[[ SOURCE PASSAGE, beginning ]]

With the U.S. joining the war, the demand for labor increased significantly to support defense production, yet availability of male labor decreased as men volunteered for war. This dynamic resulted in women increasingly adopting industry-based jobs, as exemplified by the iconic Rosie the Riveter.

Like other American women, Latinas started to fill the positions left behind by men, helping these factories produce parts for weapons, ships, or aircraft. One example of many is The Friedrich Refrigeration Company in San Antonio, Texas, which was contracted to make parts for bombs where much of the company's workforce consisted of Mexican-American women.

Latinas became a big part of the workforce in the garment industry, including the manufacture of uniforms. In some cases, sweatshops sought to hire Latinas as very low-wage workers. For some time after World War II, the garment industry would continue to relocate to lower-wage areas, seeking Latina women in need of work.

[[ SOURCE PASSAGE, end ]]
[[ EXCERPTED RECORDS, beginning ]]

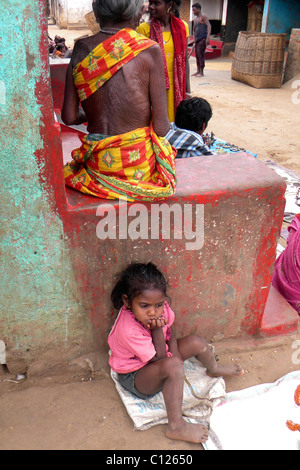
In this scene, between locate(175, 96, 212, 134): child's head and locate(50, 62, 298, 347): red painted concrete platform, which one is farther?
locate(175, 96, 212, 134): child's head

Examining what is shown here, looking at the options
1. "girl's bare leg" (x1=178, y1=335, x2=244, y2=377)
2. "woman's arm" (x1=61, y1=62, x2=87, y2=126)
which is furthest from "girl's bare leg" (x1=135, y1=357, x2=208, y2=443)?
"woman's arm" (x1=61, y1=62, x2=87, y2=126)

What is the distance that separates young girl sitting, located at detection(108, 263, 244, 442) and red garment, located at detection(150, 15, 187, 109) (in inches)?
105

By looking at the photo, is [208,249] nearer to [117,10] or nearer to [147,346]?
[147,346]

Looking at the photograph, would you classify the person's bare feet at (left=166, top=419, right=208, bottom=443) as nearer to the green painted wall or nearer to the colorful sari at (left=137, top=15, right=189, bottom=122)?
the green painted wall

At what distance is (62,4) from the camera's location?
878 inches

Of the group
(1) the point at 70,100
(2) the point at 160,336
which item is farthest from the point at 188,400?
(1) the point at 70,100

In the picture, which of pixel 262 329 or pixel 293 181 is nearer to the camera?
pixel 262 329

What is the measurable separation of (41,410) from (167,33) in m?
3.45

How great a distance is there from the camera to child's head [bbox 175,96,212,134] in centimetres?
322

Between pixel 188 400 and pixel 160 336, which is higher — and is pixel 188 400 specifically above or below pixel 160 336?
below

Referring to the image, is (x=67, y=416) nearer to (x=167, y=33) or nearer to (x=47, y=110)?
(x=47, y=110)

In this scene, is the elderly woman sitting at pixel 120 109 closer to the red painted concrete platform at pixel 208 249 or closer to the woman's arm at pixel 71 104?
the woman's arm at pixel 71 104

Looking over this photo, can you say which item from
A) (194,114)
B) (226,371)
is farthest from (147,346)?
(194,114)
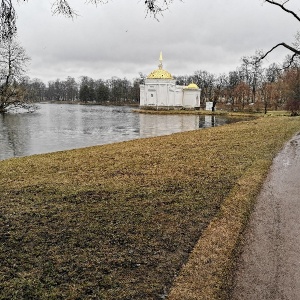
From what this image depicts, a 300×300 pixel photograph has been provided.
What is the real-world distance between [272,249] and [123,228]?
216 centimetres

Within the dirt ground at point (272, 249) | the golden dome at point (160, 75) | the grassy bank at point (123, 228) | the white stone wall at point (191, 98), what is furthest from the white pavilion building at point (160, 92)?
the dirt ground at point (272, 249)

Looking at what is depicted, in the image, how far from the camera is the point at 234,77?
297 feet

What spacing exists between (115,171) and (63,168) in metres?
1.75

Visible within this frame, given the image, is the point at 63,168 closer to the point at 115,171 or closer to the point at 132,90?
the point at 115,171

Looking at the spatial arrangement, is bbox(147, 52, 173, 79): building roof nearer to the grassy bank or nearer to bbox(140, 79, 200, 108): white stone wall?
bbox(140, 79, 200, 108): white stone wall

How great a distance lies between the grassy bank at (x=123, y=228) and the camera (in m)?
3.68

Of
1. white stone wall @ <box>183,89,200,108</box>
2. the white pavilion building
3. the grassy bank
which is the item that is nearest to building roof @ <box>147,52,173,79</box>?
the white pavilion building

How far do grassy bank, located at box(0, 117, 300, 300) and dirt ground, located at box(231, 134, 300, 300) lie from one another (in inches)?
7.7

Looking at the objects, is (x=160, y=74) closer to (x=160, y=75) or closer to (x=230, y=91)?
(x=160, y=75)

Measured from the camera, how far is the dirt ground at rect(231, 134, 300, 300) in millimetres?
3506

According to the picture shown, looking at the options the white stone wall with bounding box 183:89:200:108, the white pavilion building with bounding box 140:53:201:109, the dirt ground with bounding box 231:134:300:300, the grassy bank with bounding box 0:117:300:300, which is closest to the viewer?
the dirt ground with bounding box 231:134:300:300

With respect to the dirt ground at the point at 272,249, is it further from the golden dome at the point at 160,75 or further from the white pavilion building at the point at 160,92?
the golden dome at the point at 160,75

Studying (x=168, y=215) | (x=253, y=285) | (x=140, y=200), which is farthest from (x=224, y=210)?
(x=253, y=285)

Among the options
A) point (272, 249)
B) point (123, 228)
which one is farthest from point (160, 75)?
point (272, 249)
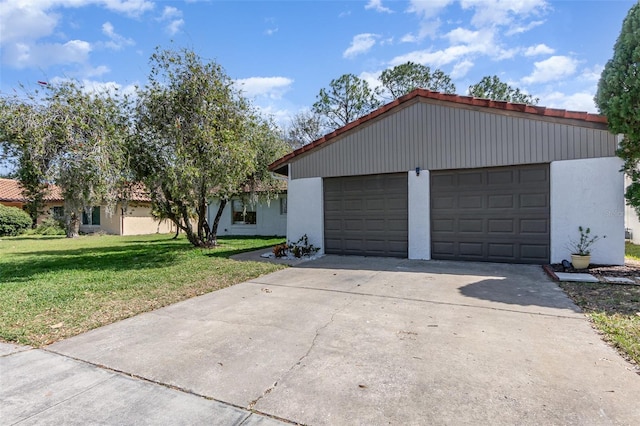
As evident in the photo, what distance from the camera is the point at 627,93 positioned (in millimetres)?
5926

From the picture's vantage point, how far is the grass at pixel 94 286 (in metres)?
4.46

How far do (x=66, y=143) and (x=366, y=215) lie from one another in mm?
7345

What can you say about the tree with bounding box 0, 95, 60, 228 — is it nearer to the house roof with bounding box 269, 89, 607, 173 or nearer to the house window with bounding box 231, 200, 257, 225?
the house roof with bounding box 269, 89, 607, 173

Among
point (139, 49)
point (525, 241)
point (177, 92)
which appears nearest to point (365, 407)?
point (525, 241)

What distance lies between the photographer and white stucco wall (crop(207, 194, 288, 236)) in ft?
58.1

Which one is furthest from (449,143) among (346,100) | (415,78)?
(346,100)

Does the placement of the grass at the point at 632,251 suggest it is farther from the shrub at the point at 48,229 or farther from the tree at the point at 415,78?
the shrub at the point at 48,229

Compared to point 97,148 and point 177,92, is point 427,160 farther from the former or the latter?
point 97,148

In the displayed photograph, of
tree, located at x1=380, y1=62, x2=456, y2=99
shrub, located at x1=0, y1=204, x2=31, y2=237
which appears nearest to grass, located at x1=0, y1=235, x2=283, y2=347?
shrub, located at x1=0, y1=204, x2=31, y2=237

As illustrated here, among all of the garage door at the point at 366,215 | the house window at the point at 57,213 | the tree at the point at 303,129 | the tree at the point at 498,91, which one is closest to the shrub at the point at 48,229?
the house window at the point at 57,213

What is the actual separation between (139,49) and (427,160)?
27.1 feet

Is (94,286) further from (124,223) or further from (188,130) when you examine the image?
(124,223)

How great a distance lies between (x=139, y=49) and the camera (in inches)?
353

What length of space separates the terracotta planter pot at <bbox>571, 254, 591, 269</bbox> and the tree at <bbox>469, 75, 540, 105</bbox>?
15431mm
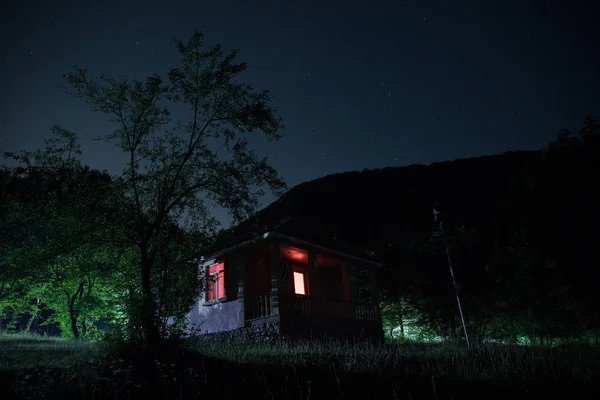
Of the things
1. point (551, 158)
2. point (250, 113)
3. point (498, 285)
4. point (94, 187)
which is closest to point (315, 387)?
point (94, 187)

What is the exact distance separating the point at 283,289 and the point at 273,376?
891cm

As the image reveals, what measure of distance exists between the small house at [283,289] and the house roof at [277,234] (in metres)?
0.04

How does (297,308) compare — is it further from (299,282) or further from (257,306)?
(299,282)

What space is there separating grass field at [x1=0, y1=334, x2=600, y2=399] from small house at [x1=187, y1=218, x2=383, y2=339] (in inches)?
190

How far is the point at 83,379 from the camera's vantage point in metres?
7.51

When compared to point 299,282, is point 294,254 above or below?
above

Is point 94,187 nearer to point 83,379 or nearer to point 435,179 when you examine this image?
point 83,379

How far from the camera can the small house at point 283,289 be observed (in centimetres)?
1540

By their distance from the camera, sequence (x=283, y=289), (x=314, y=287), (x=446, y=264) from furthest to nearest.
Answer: (x=446, y=264) < (x=283, y=289) < (x=314, y=287)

[[ EXCERPTED RECORDS, end ]]

WHAT YOU NEED TO DO:
• A. In the passage on Latina wartime workers, what was The Friedrich Refrigeration Company in San Antonio, Texas, contracted to make?
• B. Condense the paragraph of the passage on Latina wartime workers that opens with "Latinas became a big part" into a short bulleted list that keeps its main facts.
• C. Quote the passage on Latina wartime workers word for word, beginning at "Latinas became a" and stopping after "need of work.".
Use only the passage on Latina wartime workers when responding.

RESULTS OF THE TASKS:
• A. Parts for bombs.

• B.
- Latinas made up a large part of the garment industry workforce, including in uniform manufacturing.
- Some sweatshops sought Latinas as very low-wage workers.
- For some time after World War II, the garment industry kept relocating to lower-wage areas in search of Latina women who needed work.

• C.
Latinas became a big part of the workforce in the garment industry, including the manufacture of uniforms. In some cases, sweatshops sought to hire Latinas as very low-wage workers. For some time after World War II, the garment industry would continue to relocate to lower-wage areas, seeking Latina women in need of work.